Outsourcing and innovation
Before pursuing potential remedies, the industry must re-examine existing business structures and, as some have proposed, reconsider the role of Big Pharma in drug research.
Furthermore, an industry that was once highly respected and celebrated for its contributions to the world now faces ongoing societal backlash for high drug prices, despite rising R&D costs, and for perceived drug safety issues, despite the benefits that millions of people enjoy every day from pharmaceutical products.

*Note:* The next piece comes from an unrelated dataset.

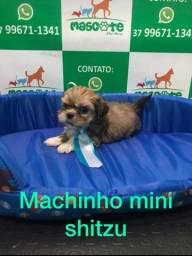 Mini Shitzu macho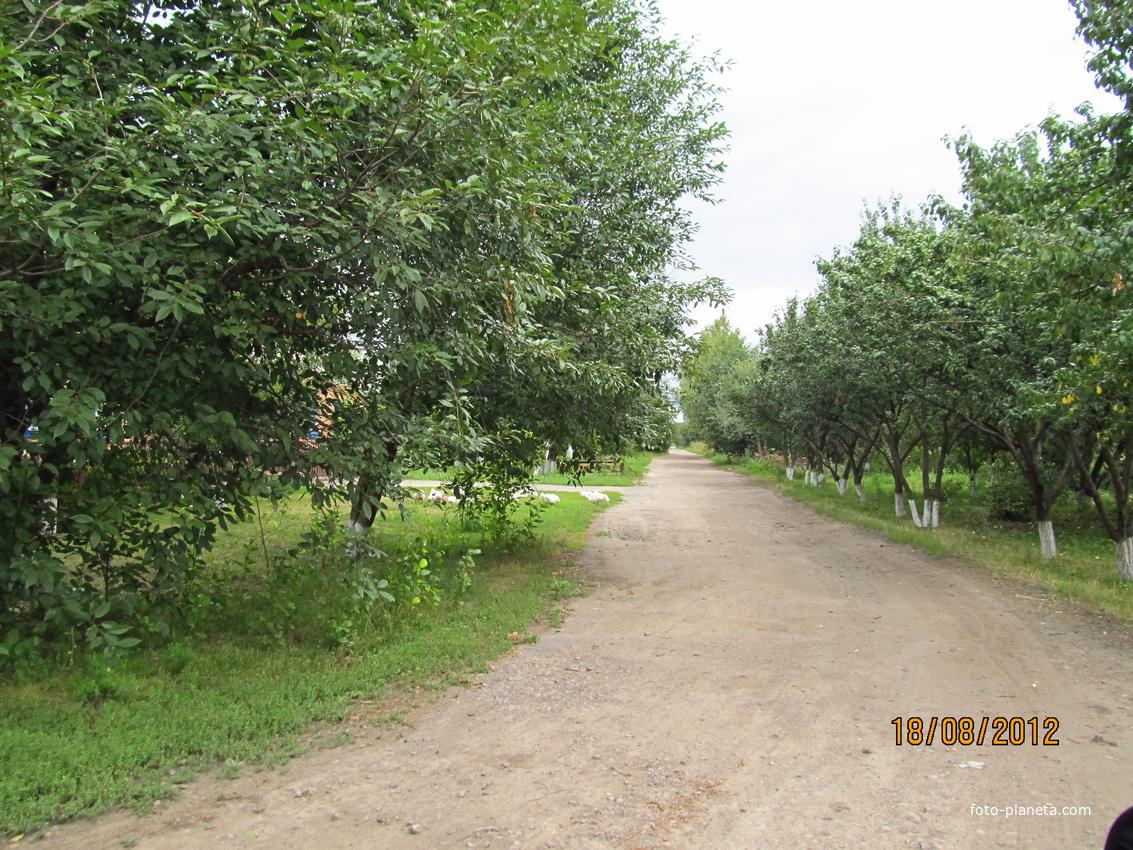 Улица в посёлке Первомайское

The productivity, innovation, and efficiency gains required by the industry will not be achieved solely through new point discovery informatics applications working independently, but rather through software platforms that enable greater access to information, more rapid and autonomous decision-making, and collaboration among discovery teams.
As the pharmaceutical business continues to evolve, discovery informatics is being reimagined to meet the emerging needs for more inventive science, greater laboratory efficiency, and, perhaps most significantly, research team cooperation.
How has this Platform Influenced Medication Development?
Improving collaborations and information sharing among scientists has always been at the heart of some of the most exciting pharmaceutical discoveries, as seen by the COVID-19 vaccines and treatments developed in less than two years.
One way that modern technology has assisted in the development of better drugs is by allowing pharmaceutical researchers to fail much faster than in the past.
We are assisting scientists in more successfully analyzing greater and larger volumes of data.
For example, we have customers that require the daily processing of terabytes of microscopic images.
The more effectively and intuitively the material is arranged and presented, the simpler it is for them to progress.
Our Signals solutions are quite effective at aiding in the identification of those fascinating leads since all of the data is readily available in one spot.
The term “data-driven choices” is commonly used in the informatics industry.
Self-directed learning is especially important since institutions are limited in their ability to provide students with the skills they need to be prepared for the future role of AI in research.
Some of the most sweeping promises about AI’s potential to change drug development may turn out to be overstated. Critics point out that economic interests are at risk, and that no AI-developed medications are presently approved.